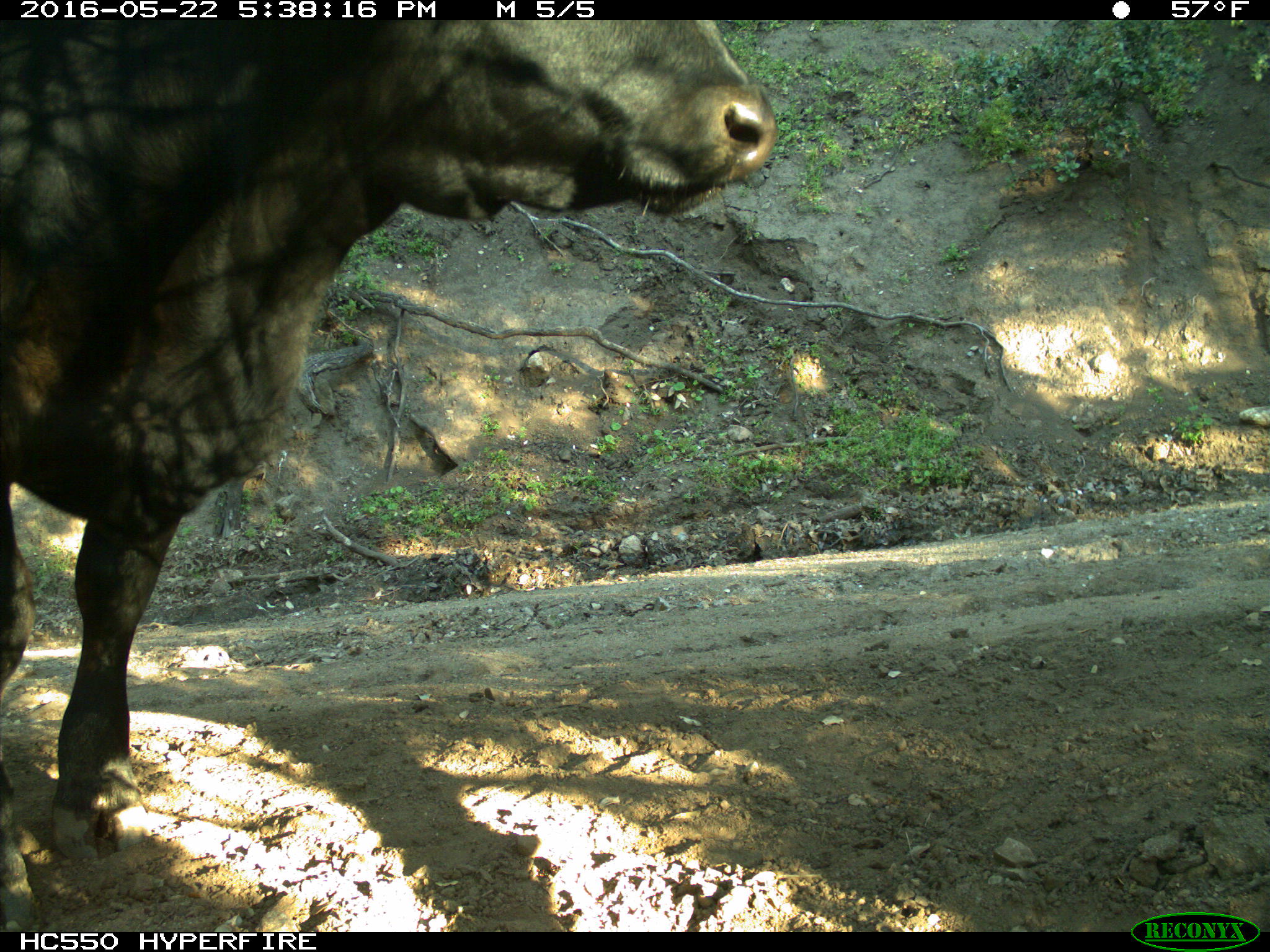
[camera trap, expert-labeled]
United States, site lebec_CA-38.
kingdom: Animalia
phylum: Chordata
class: Mammalia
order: Artiodactyla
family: Bovidae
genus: Bos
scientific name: Bos taurus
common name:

————

Since the pictures are not wanted, set down only the rest of each record, exactly as above.

• Exercise output:
[camera trap, expert-labeled]
United States, site lebec_CA-38.
kingdom: Animalia
phylum: Chordata
class: Mammalia
order: Artiodactyla
family: Bovidae
genus: Bos
scientific name: Bos taurus
common name:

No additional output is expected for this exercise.